Pandoc Lua Filters: Zero-Dependency AST Manipulation

Pandoc has long supported filters to manipulate its abstract syntax tree (AST) between parsing and writing. Traditional filters use JSON: they write AST to stdout and read it from stdin. This adds overhead and depends on external interpreters and libraries.

Starting with pandoc 2.0, a Lua interpreter (version 5.4) and a Lua library for filters are built into the pandoc executable. No external dependencies. Pandoc data types are marshaled directly to Lua, avoiding JSON serialization.

Performance Numbers

Benchmark converting the pandoc manual (MANUAL.txt) to HTML:

CommandTime
pandoc1.01s
pandoc --filter ./smallcaps (compiled Haskell)1.36s
pandoc --filter ./smallcaps.py (Python)1.40s
pandoc --lua-filter ./smallcaps.lua1.03s

Lua filter adds only 0.02s overhead vs 0.35-0.39s for JSON filters.

Filter Structure

A Lua filter is a table with element names as keys and functions as values. Return nil to leave unchanged, a single element to replace, or a list to splice. Example converting strong emphasis to small caps:

return {
  Strong = function (elem)
    return pandoc.SmallCaps(elem.content)
  end,
}

Or equivalently, using top-level functions:

function Strong(elem)
  return pandoc.SmallCaps(elem.content)
end

Run with: pandoc --lua-filter=smallcaps.lua

Traversal Order

Set traverse to 'topdown' or 'typewise' (default). Typewise processes all Inline functions, then Inlines list, then Block functions, then Blocks list, then Meta, then Pandoc. Topdown traverses depth-first and can cut short child processing by returning false as second value:

traverse = 'topdown'
function Note (n)
  return n, false  -- exclude footnote contents
end

Global Variables

  • FORMAT: output format (e.g., 'html5').
  • PANDOC_VERSION: version as array-like table (e.g., {2, 7, 3}).
  • PANDOC_API_VERSION: pandoc-types API version.
  • PANDOC_SCRIPT_FILE: path to the filter script.
  • PANDOC_READER_OPTIONS and PANDOC_WRITER_OPTIONS: reader/writer options (since pandoc 2.17).
  • lpeg and re: built-in PEG parsing and regex modules.

Pandoc Module

The pandoc module provides element creators (e.g., pandoc.Str, pandoc.Para) and functions like walk_block, walk_inline, read, pipe, and access to pandoc.mediabag and pandoc.utils.

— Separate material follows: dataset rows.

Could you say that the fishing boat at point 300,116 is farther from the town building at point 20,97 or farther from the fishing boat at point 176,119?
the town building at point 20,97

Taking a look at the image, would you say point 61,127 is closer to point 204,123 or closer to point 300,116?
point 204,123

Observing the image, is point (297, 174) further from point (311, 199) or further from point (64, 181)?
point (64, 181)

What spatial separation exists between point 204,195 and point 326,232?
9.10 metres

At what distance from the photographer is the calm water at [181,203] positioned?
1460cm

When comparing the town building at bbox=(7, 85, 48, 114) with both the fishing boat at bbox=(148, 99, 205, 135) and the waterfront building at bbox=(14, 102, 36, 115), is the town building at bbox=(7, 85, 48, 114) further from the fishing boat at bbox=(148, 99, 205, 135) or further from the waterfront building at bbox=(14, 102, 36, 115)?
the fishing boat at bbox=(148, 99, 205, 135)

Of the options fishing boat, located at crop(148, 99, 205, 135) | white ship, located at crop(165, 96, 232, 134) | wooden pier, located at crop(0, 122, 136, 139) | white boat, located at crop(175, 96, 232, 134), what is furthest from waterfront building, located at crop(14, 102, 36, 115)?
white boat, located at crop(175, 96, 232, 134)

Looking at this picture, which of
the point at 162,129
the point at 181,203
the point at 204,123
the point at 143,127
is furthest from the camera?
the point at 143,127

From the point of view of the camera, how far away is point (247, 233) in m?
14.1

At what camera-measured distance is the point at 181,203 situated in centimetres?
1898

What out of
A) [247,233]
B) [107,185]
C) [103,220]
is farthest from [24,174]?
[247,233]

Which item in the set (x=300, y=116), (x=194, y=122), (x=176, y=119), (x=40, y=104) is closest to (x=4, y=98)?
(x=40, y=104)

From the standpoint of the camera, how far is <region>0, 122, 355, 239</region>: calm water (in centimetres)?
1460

Practical Example: Remove Spaces Before Citations

function Inlines(inlines)
  -- Remove space before citations
  for i = #inlines-1, 1, -1 do
    if inlines[i].t == 'Space' and inlines[i+1].t == 'Cite' then
      inlines:remove(i)
    end
  end
  return inlines
end

Why It Matters for Developers

If you use pandoc for document generation (e.g., converting Markdown to PDF, HTML, LaTeX), Lua filters let you customize output without managing external scripts or dependencies. The built-in interpreter ensures portability across environments. For CI/CD pipelines, the speed improvement from avoiding JSON serialization is significant.

Getting Started

Save a filter as .lua file and pass it with --lua-filter. Multiple filters can be chained. The pandoc Lua filters documentation covers all element types and advanced usage.